══ Passage provided

Marital Discipline
For a wife, to be spanked is more intensely personal than copulation. Since most women do not want to be subject of gossip, they tend to be careful in whom they confide potentially embarrassing intimate details of their lives at a time when spanking is more controversial than in past generations.
To further complicate matters for a Christian community divided on the issue, the Bible is silent on the issue of *wife spanking*. As I wrote some time ago, "It ain't in the Bible". Yet, as I also pointed out, biblical silence is not condemnation. Moreover, there is implied sanction within scripture.
A few years ago, I stumbled onto a single message left by a Christian widow on a now defunct traditional marriage bulletin board. Apparently responding to the concerns of a recently spanked young wife - the widow offered straightforward advice of the variety that mothers used to give daughters and grandmothers used to give granddaughters before political correctness and experts turned marriages into social engineering disasters. One of the things the widow stated unequivocally was that to hit a woman anywhere other than on her bottom was unacceptable. On the other hand, she made no bones about husbands spanking disobedient and unruly wives - especially if they have been previously warned.

════

> **Exercises**:
1) From the passage headed "Marital Discipline," extract the text that begins at the words "Marital Discipline" and stops after "in past generations.".
2) Translate this sentence from the passage headed "Marital Discipline" into Spanish: "A few years ago, I stumbled onto a single message left by a Christian widow on a now defunct traditional marriage bulletin board."

══ Material supplied

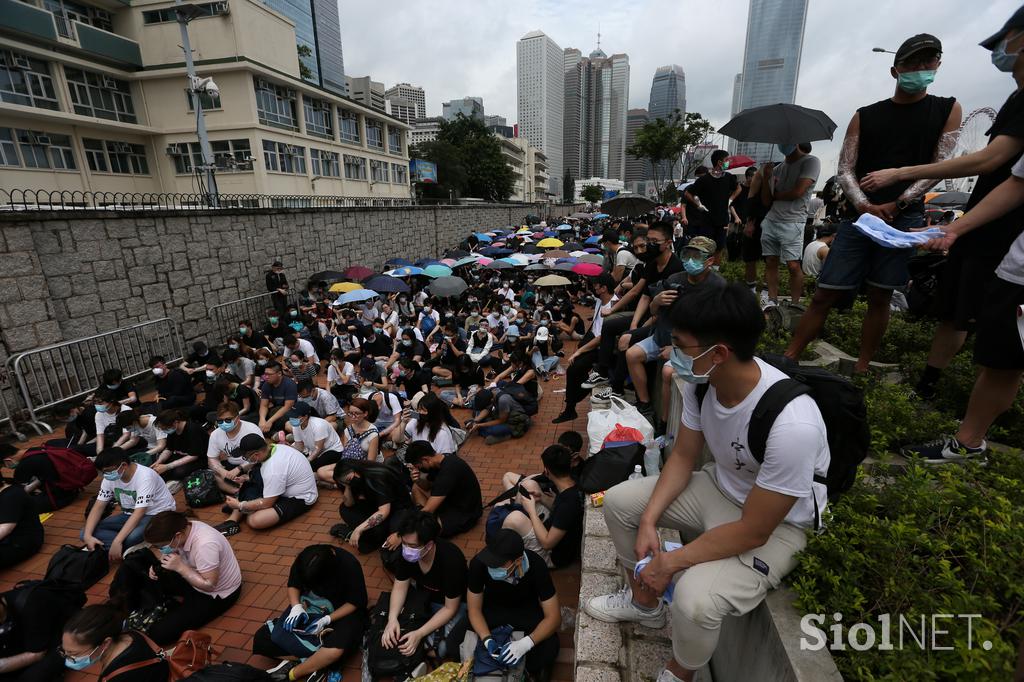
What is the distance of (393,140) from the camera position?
36906 millimetres

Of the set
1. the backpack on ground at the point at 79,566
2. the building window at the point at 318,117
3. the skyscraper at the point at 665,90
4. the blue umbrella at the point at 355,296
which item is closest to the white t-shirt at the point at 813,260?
the backpack on ground at the point at 79,566

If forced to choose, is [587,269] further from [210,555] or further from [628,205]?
[210,555]

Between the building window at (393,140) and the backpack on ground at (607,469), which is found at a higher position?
the building window at (393,140)

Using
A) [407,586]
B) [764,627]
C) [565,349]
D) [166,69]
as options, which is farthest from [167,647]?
[166,69]

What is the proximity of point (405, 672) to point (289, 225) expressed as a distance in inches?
535

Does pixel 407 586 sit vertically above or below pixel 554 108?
below

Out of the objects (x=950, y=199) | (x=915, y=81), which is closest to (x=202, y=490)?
(x=915, y=81)

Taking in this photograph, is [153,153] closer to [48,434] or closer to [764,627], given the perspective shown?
[48,434]

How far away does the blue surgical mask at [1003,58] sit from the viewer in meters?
2.33

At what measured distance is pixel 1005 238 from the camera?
2521 millimetres

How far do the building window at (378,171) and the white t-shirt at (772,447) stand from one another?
36219 mm

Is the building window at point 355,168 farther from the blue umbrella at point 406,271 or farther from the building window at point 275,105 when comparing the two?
the blue umbrella at point 406,271

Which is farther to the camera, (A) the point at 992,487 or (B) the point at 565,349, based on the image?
(B) the point at 565,349

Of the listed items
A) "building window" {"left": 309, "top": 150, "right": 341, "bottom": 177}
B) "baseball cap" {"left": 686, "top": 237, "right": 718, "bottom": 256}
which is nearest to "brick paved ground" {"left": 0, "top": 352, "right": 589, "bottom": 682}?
"baseball cap" {"left": 686, "top": 237, "right": 718, "bottom": 256}
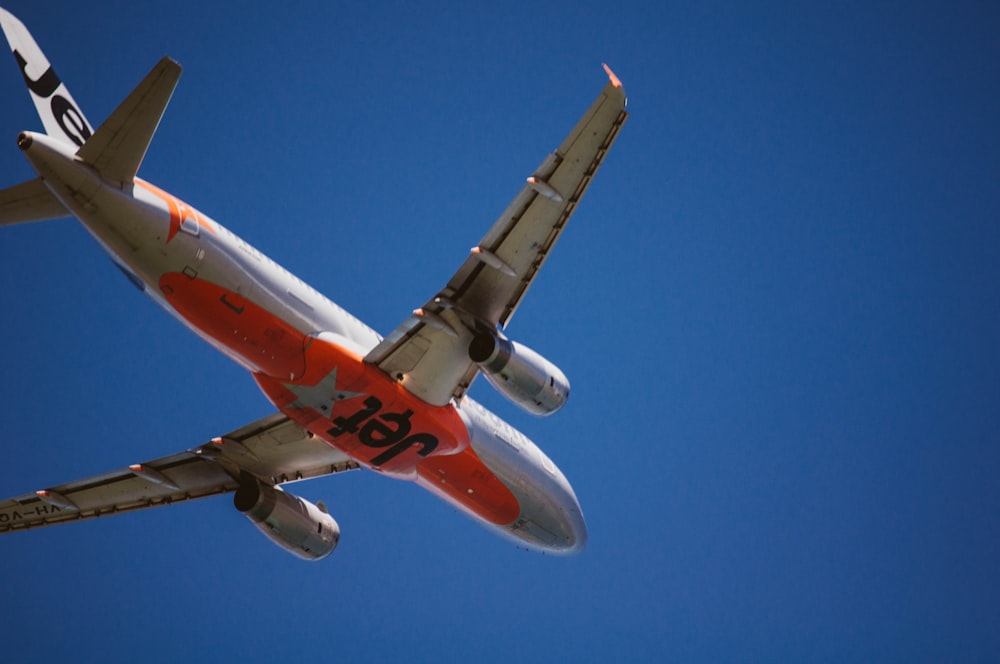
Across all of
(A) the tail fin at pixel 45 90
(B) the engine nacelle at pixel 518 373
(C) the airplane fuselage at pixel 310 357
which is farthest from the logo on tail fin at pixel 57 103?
(B) the engine nacelle at pixel 518 373

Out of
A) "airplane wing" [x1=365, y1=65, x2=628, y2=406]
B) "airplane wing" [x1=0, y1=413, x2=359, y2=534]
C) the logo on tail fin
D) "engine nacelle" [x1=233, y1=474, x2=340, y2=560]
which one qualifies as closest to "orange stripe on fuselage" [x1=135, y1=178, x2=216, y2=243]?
the logo on tail fin

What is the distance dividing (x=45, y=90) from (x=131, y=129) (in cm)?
336

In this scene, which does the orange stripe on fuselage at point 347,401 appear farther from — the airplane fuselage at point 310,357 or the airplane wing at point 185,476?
the airplane wing at point 185,476

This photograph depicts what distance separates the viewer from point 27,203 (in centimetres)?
1991

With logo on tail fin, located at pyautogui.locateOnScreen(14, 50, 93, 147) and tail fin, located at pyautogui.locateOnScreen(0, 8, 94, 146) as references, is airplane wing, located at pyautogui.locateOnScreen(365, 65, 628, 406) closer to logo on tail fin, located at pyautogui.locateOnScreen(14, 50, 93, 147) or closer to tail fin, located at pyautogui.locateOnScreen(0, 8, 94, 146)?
logo on tail fin, located at pyautogui.locateOnScreen(14, 50, 93, 147)

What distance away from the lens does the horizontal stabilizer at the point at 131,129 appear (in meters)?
18.5

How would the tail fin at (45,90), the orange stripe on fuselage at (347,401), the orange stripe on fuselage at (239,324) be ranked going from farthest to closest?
the tail fin at (45,90) → the orange stripe on fuselage at (347,401) → the orange stripe on fuselage at (239,324)

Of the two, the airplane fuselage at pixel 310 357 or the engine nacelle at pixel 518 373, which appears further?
the engine nacelle at pixel 518 373

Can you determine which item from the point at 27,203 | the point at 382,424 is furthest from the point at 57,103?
the point at 382,424

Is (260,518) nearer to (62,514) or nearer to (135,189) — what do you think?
(62,514)

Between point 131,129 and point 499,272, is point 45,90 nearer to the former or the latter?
point 131,129

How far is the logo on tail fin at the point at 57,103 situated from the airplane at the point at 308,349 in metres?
0.03

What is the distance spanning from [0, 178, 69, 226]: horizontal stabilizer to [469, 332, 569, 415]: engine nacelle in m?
8.15

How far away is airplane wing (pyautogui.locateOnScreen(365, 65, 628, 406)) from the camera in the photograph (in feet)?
64.9
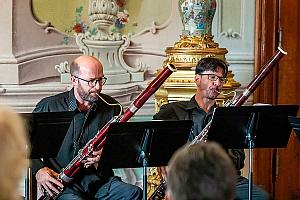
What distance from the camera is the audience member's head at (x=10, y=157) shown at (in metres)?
1.34

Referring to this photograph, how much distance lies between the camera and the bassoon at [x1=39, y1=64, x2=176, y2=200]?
3449 millimetres

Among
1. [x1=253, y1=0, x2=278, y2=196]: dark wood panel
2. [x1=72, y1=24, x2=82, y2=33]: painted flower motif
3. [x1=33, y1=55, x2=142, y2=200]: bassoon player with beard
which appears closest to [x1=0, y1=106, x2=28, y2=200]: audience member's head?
[x1=33, y1=55, x2=142, y2=200]: bassoon player with beard

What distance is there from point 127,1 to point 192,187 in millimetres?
3734

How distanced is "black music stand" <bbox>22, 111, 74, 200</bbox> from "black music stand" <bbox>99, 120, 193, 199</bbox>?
23 cm

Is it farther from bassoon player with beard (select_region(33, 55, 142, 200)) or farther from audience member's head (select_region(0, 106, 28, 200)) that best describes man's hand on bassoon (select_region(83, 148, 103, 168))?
audience member's head (select_region(0, 106, 28, 200))

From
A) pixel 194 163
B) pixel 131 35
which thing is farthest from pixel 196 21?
pixel 194 163

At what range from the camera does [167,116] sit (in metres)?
3.93

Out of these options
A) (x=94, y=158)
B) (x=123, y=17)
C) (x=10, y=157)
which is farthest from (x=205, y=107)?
(x=10, y=157)

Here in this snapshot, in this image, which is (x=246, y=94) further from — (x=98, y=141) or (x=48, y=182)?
(x=48, y=182)

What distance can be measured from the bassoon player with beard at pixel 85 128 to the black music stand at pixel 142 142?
367 millimetres

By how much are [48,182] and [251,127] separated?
1.09 metres

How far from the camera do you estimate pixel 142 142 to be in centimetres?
322

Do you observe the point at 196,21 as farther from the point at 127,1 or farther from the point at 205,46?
the point at 127,1

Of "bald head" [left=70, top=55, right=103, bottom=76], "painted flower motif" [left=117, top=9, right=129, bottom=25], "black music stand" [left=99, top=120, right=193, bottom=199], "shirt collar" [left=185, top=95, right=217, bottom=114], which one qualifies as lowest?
"black music stand" [left=99, top=120, right=193, bottom=199]
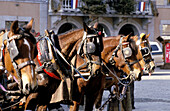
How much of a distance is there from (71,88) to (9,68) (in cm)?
225

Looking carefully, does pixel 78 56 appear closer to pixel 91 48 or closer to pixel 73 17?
pixel 91 48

════

> **Answers for this exercise**:
1)
Marital Discipline
For a wife, to be spanked is more intensely personal than copulation. Since most women do not want to be subject of gossip, they tend to be careful in whom they confide potentially embarrassing intimate details of their lives at a time when spanking is more controversial than in past generations.

2) Hace unos años, me topé con un único mensaje dejado por una viuda cristiana en un tablón de anuncios sobre el matrimonio tradicional, ya desaparecido.